- _What the exercise asks_
Show every line of the data that includes the word "javascript".

━━━━━ Data

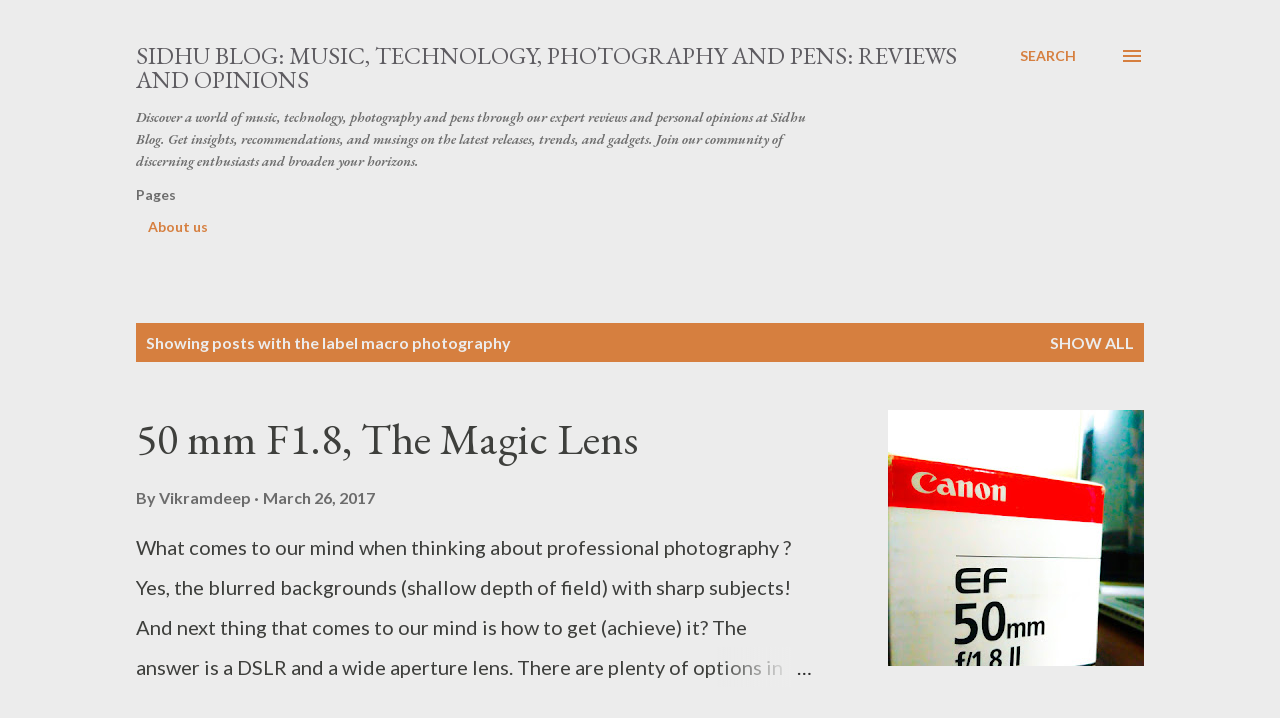

--- FILE ---
content_type: text/html; charset=utf-8
request_url: https://www.google.com/recaptcha/api2/aframe
body_size: 268
content:
<!DOCTYPE HTML><html><head><meta http-equiv="content-type" content="text/html; charset=UTF-8"></head><body><script nonce="H-EuiLofGuQR3wwJrQqPBA">/** Anti-fraud and anti-abuse applications only. See google.com/recaptcha */ try{var clients={'sodar':'https://pagead2.googlesyndication.com/pagead/sodar?'};window.addEventListener("message",function(a){try{if(a.source===window.parent){var b=JSON.parse(a.data);var c=clients[b['id']];if(c){var d=document.createElement('img');d.src=c+b['params']+'&rc='+(localStorage.getItem("rc::a")?sessionStorage.getItem("rc::b"):"");window.document.body.appendChild(d);sessionStorage.setItem("rc::e",parseInt(sessionStorage.getItem("rc::e")||0)+1);localStorage.setItem("rc::h",'1769405947759');}}}catch(b){}});window.parent.postMessage("_grecaptcha_ready", "*");}catch(b){}</script></body></html>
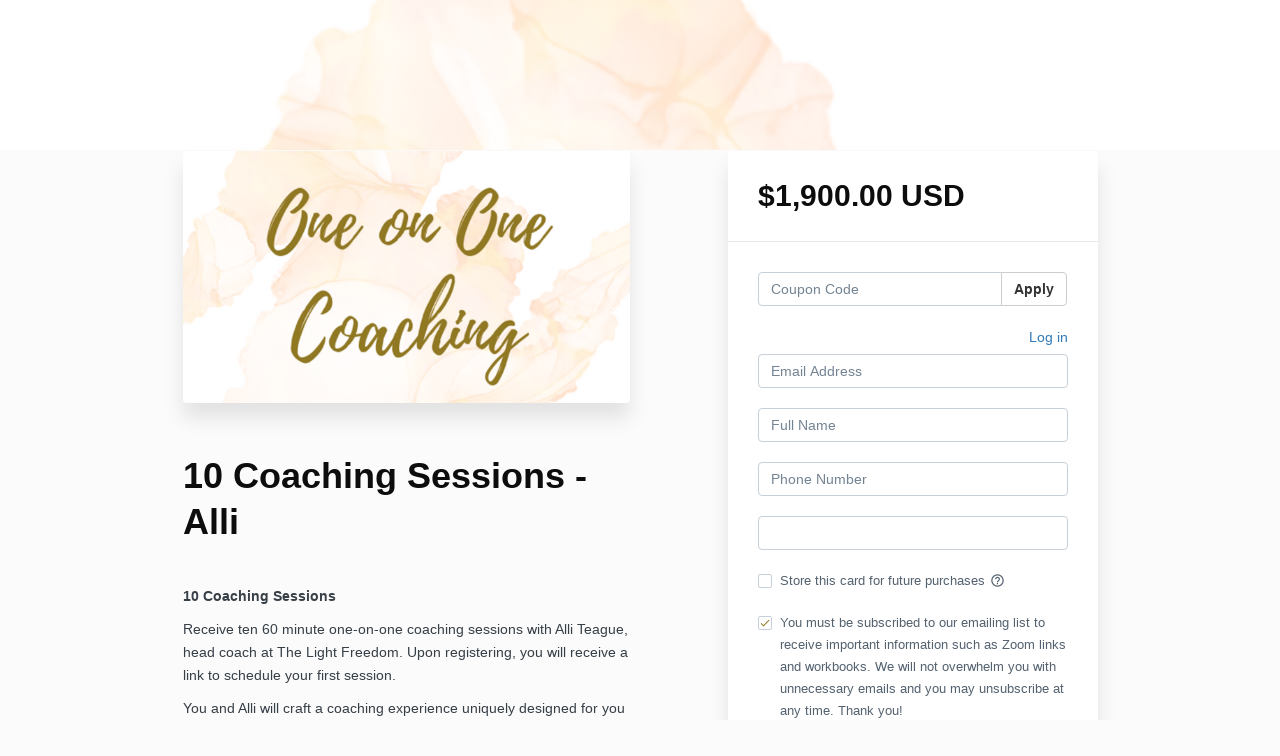

--- FILE ---
content_type: text/html; charset=utf-8
request_url: https://the-light-freedom.mykajabi.com/offers/i7Lk2RUC/checkout/price_breakdown?include_order_bump=false&coupon_code=&affiliate_coupon_code=&business_number=&always_show_breakdown=false&sequence=1
body_size: -375
content:
<div>
  <div id="data-price-display-label" data-price-display-label="Due Now"></div>
  <div id="data-price-display-text" data-price-display-text="$1,900.00"></div>
  <div id="data-price-additional-payment-methods" data-price-additional-payment-methods="[]"></div>
  <div id="data-price-due-now-price" data-due-now-price="190000"></div>
  <div id="data-price-sequence" data-price-sequence="1"></div>
</div>
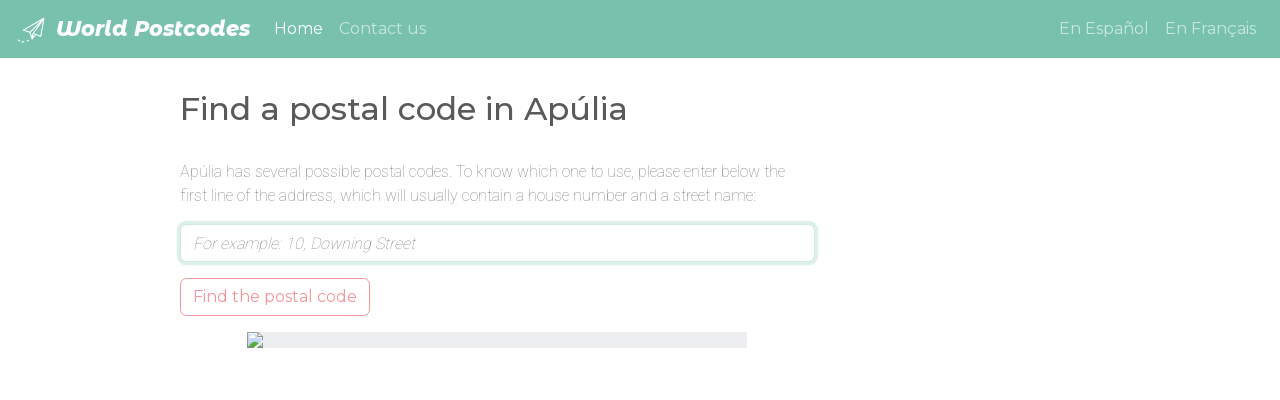

--- FILE ---
content_type: text/html; charset=utf-8
request_url: https://www.google.com/recaptcha/api2/aframe
body_size: 269
content:
<!DOCTYPE HTML><html><head><meta http-equiv="content-type" content="text/html; charset=UTF-8"></head><body><script nonce="S4fq_8HKUH2gNkQHAp5uLA">/** Anti-fraud and anti-abuse applications only. See google.com/recaptcha */ try{var clients={'sodar':'https://pagead2.googlesyndication.com/pagead/sodar?'};window.addEventListener("message",function(a){try{if(a.source===window.parent){var b=JSON.parse(a.data);var c=clients[b['id']];if(c){var d=document.createElement('img');d.src=c+b['params']+'&rc='+(localStorage.getItem("rc::a")?sessionStorage.getItem("rc::b"):"");window.document.body.appendChild(d);sessionStorage.setItem("rc::e",parseInt(sessionStorage.getItem("rc::e")||0)+1);localStorage.setItem("rc::h",'1768959954380');}}}catch(b){}});window.parent.postMessage("_grecaptcha_ready", "*");}catch(b){}</script></body></html>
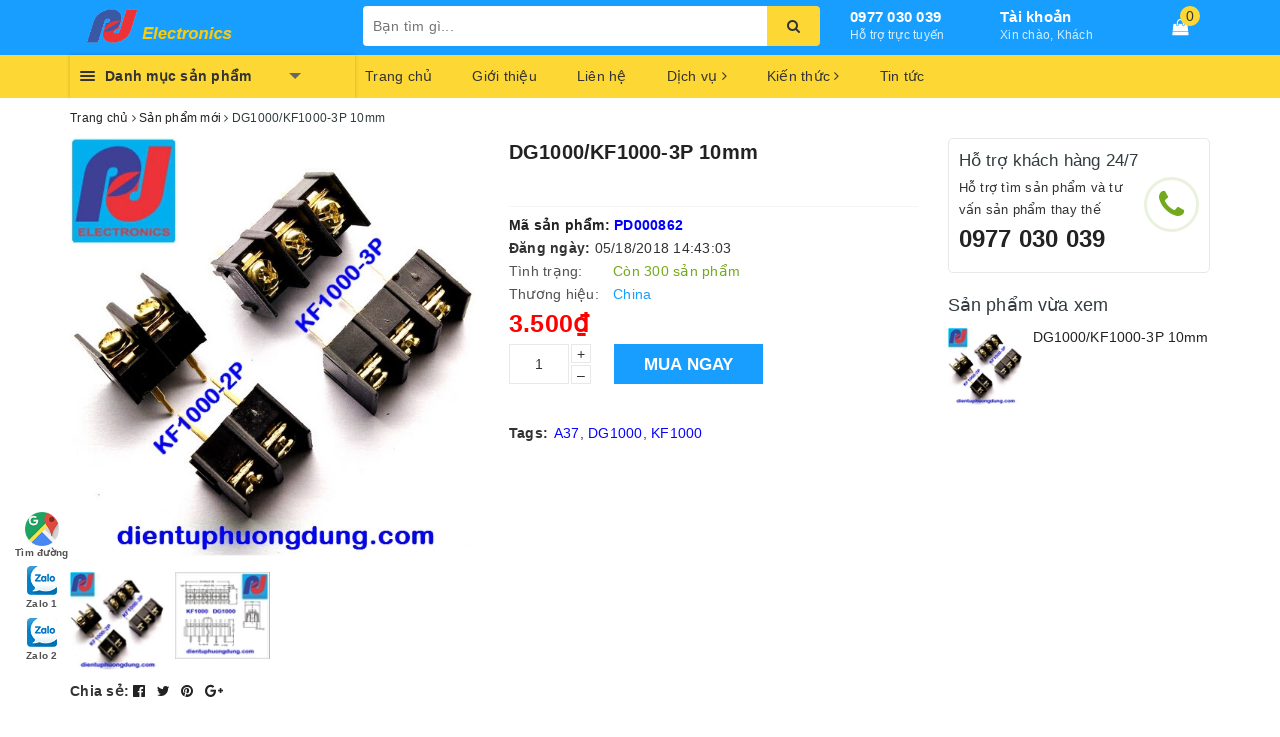

--- FILE ---
content_type: text/html; charset=utf-8
request_url: https://www.google.com/recaptcha/api2/aframe
body_size: 267
content:
<!DOCTYPE HTML><html><head><meta http-equiv="content-type" content="text/html; charset=UTF-8"></head><body><script nonce="jxwzvK-emAgsyTtD_Tf94A">/** Anti-fraud and anti-abuse applications only. See google.com/recaptcha */ try{var clients={'sodar':'https://pagead2.googlesyndication.com/pagead/sodar?'};window.addEventListener("message",function(a){try{if(a.source===window.parent){var b=JSON.parse(a.data);var c=clients[b['id']];if(c){var d=document.createElement('img');d.src=c+b['params']+'&rc='+(localStorage.getItem("rc::a")?sessionStorage.getItem("rc::b"):"");window.document.body.appendChild(d);sessionStorage.setItem("rc::e",parseInt(sessionStorage.getItem("rc::e")||0)+1);localStorage.setItem("rc::h",'1768800717395');}}}catch(b){}});window.parent.postMessage("_grecaptcha_ready", "*");}catch(b){}</script></body></html>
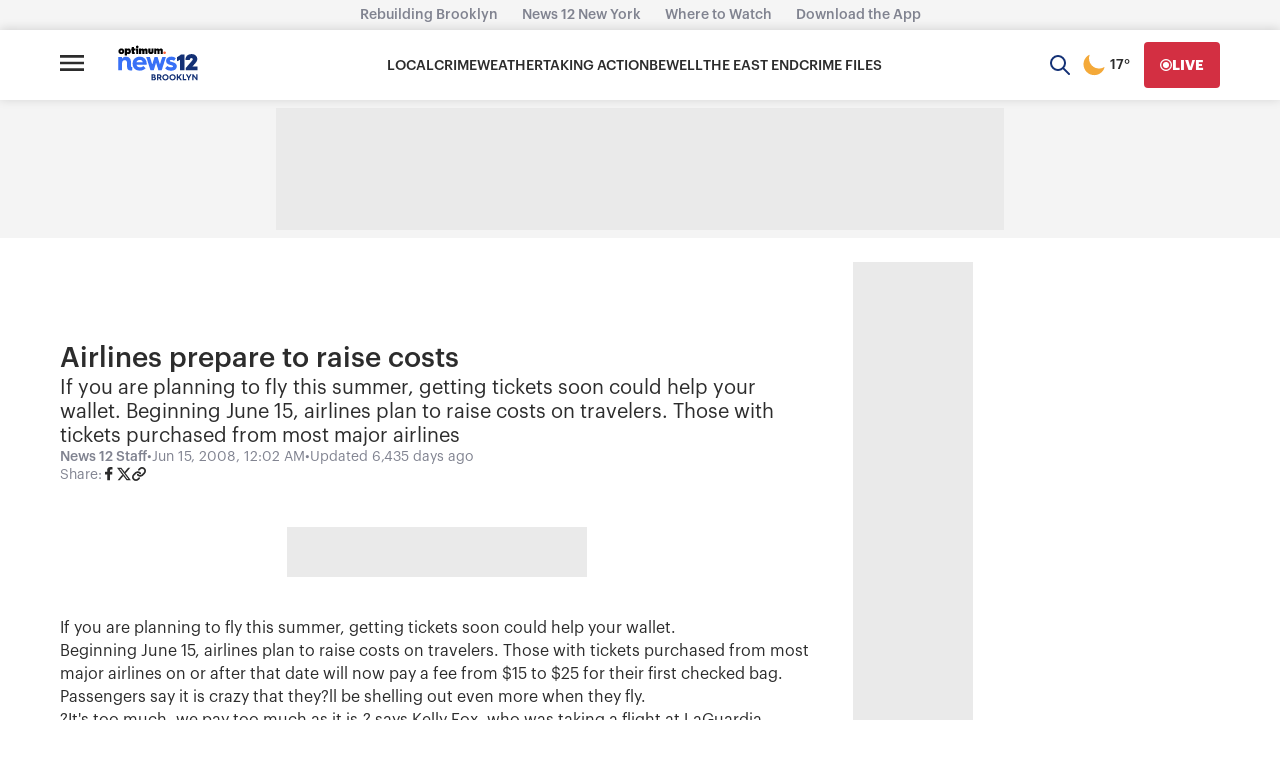

--- FILE ---
content_type: text/html; charset=utf-8
request_url: https://www.google.com/recaptcha/api2/aframe
body_size: 266
content:
<!DOCTYPE HTML><html><head><meta http-equiv="content-type" content="text/html; charset=UTF-8"></head><body><script nonce="hHnmdIH8pvgfWX4KTd1tXQ">/** Anti-fraud and anti-abuse applications only. See google.com/recaptcha */ try{var clients={'sodar':'https://pagead2.googlesyndication.com/pagead/sodar?'};window.addEventListener("message",function(a){try{if(a.source===window.parent){var b=JSON.parse(a.data);var c=clients[b['id']];if(c){var d=document.createElement('img');d.src=c+b['params']+'&rc='+(localStorage.getItem("rc::a")?sessionStorage.getItem("rc::b"):"");window.document.body.appendChild(d);sessionStorage.setItem("rc::e",parseInt(sessionStorage.getItem("rc::e")||0)+1);localStorage.setItem("rc::h",'1769501880063');}}}catch(b){}});window.parent.postMessage("_grecaptcha_ready", "*");}catch(b){}</script></body></html>

--- FILE ---
content_type: application/javascript; charset=utf-8
request_url: https://fundingchoicesmessages.google.com/f/AGSKWxX6nO-HvteQIMwZoNJUTKcceC4TuBnptXHUc8Lk6_9fS_XgsiBTe8PORswi7NATo815VKQdVvMF9cdjfGDtIHEK827gG1_p9lTZo81KlgduJGlB4tNMTCzN05ftuybMaZwD_I0QvhFfHJOcAOXaJQYxQ0QYUmXuDVZl4g_DMGQNBxMTPgjWzRrl-lk=/_/ads.client-/bottom728x90./adunit._486x60./ad_exo.
body_size: -1286
content:
window['01e9bc7d-1eb9-4e1f-aee2-09904b3ae318'] = true;

--- FILE ---
content_type: text/plain;charset=UTF-8
request_url: https://c.pub.network/v2/c
body_size: -113
content:
dd091713-6480-439c-802e-e9d5fb0c7d45

--- FILE ---
content_type: text/plain;charset=UTF-8
request_url: https://c.pub.network/v2/c
body_size: -265
content:
72d12c27-d28d-419e-a193-7347ad176333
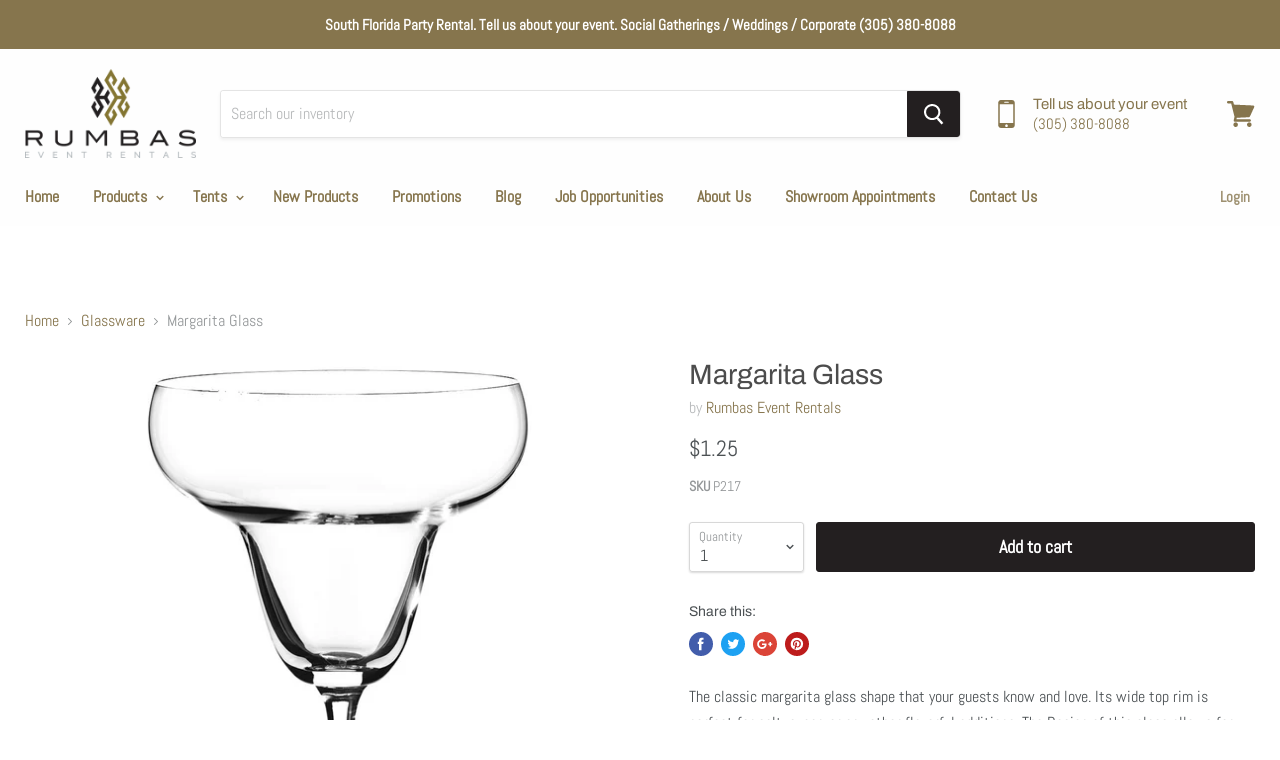

--- FILE ---
content_type: text/javascript
request_url: https://rumbaseventrentals.com/cdn/shop/t/2/assets/globorequestforquote_params.js?v=79445706932086529171648612249
body_size: 547
content:
var GRFQConfigs={app_url:"https://quote.globosoftware.net",theme_store_id:838,shop_url:"rumbaseventrentals.myshopify.com",domain:"rumbaseventrentals.com",front_shop_url:"rumbaseventrentals.com",collection_enable:1,product_enable:1,rfq_page:"request-for-quote",rfq_history:"quotes-history",lang_translations:[],translation_default:{button:"Add to Quote",popupsuccess:"The product %s has been added to your quote",popupcontinue:"Continue Browsing",popupviewquote:"View Quote",toast_message:"Product added to quote",pageempty:"Your quote request is currently empty.",pagebutton:"Submit Quote Request",pagesuccess:"Thank you for submitting a request for quote, we will get back to you soon!",pagecontinueshopping:"Continue Browsing",pageimage:"",pageproduct:"Product",pagevendor:"Vendor",pagesku:"SKU",pageoption:"Option",pagequantity:"Quantity",pageprice:"Price",pageremove:"Remove",error_messages:{required:"Please fill in this field",invalid_email:"Invalid email",file_size_limit:"File size exceed limit",file_not_allowed:"File extension is not allowed",required_captcha:"Please verify captcha"},historylogin:"You have to {login|login now} to use Quote history feature.",historyempty:"You haven&#039;t placed any items in your quote request yet.",historyaccount:"Account Information",historycustomer:"Customer Name",historyid:"",historydate:"Date",historyitems:"Items",historyaction:"Action",historyview:"View",message_toast:"Product added to quote"},show_buynow:1,show_atc:0,show_price:1,convert_cart_enable:2,redirectUrl:"",message_type_afteratq:"popup",selector:{buynow_selector:".shopify-payment-button",addtocart_selector:'.product__submit__add,form #AddToCart-product-template, form #AddToCart, form #addToCart-product-template, form .product__add-to-cart-button, form .product-form__cart-submit, form .add-to-cart, form .cart-functions > button, form .productitem--action-atc, form .product-form--atc-button, form .product-menu-button-atc, form .product__add-to-cart, form .product-add, form .add-to-cart-button, form #addToCart, form .product-detail__form__action > button, form .product-form-submit-wrap > input, form .product-form input[type="submit"], form input.submit, form .add_to_cart, form .product-item-quick-shop, form #add-to-cart, form .productForm-submit, form .add-to-cart-btn, form .product-single__add-btn, form .quick-add--add-button, form .product-page--add-to-cart, form .addToCart, form .product-form .form-actions, form .button.add, form button#add, form .addtocart, form .AddtoCart, form .product-add input.add, form button#purchase, form[action*="/cart/add"] button[type="submit"], form .product__form button[type="submit"], form #AddToCart--product-template',price_selector:"#ProductPrice-product-template,#ProductPrice,.product-price,.product__price\u2014reg,#productPrice-product-template,.product__current-price,.product-thumb-caption-price-current,.product-item-caption-price-current,.grid-product__price,.product__price,span.price,span.product-price,.productitem--price,.product-pricing,span.money,.product-item__price,.product-list-item-price,p.price,div.price,.product-meta__prices,div.product-price,span#price,.price.money,h3.price,a.price,.price-area,.product-item-price,.pricearea,.collectionGrid .collectionBlock-info > p,#ComparePrice,.product--price-wrapper,.product-page--price-wrapper,.color--shop-accent.font-size--s.t--meta.f--main,.ComparePrice,.ProductPrice,.prodThumb .title span:last-child,.price,.product-single__price-product-template,.product-info-price,.price-money,.prod-price,#price-field,.product-grid--price,.prices,.pricing,#product-price,.money-styling,.compare-at-price,.product-item--price,.card__price,.product-card__price,.product-price__price,.product-item__price-wrapper,.product-single__price,.grid-product__price-wrap,a.grid-link p.grid-link__meta"},money_format:"$",rules:{all:{enable:!0},manual:{enable:!1,manual_products:null},automate:{enable:!1,automate_rule:[{value:"",where:"CONTAINS",select:"TITLE"}],automate_operator:"and"}},settings:{historylogin:"You have to {login|login now} to use Quote history feature."}};
//# sourceMappingURL=/cdn/shop/t/2/assets/globorequestforquote_params.js.map?v=79445706932086529171648612249
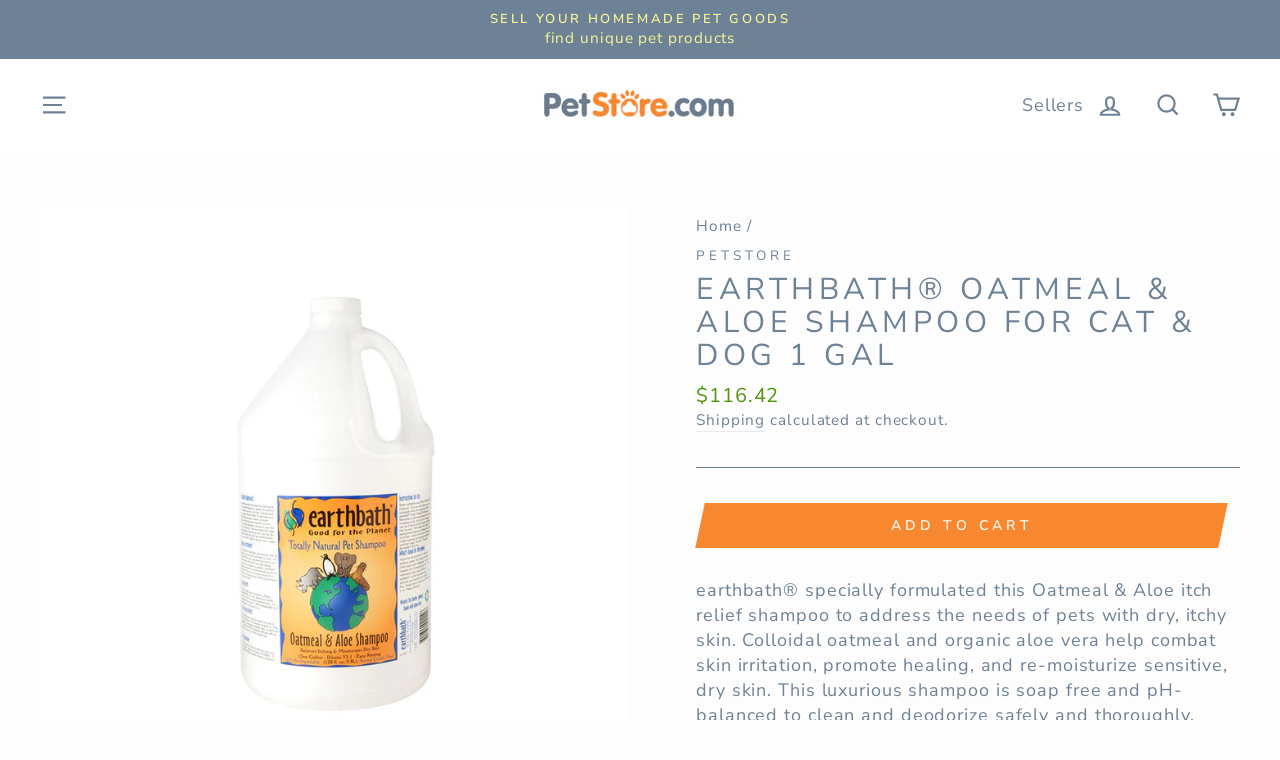

--- FILE ---
content_type: text/plain; charset=utf-8
request_url: https://d-ipv6.mmapiws.com/ant_squire
body_size: 153
content:
petstore.com;019b89b5-7337-7a6e-b371-2cfa41526dbc:3012df33b556ba6b138b37d1b0219b295a03703c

━━━━━━━━━━

- _Written solution_
content_type: application/javascript; charset=utf-8
content_type: text/javascript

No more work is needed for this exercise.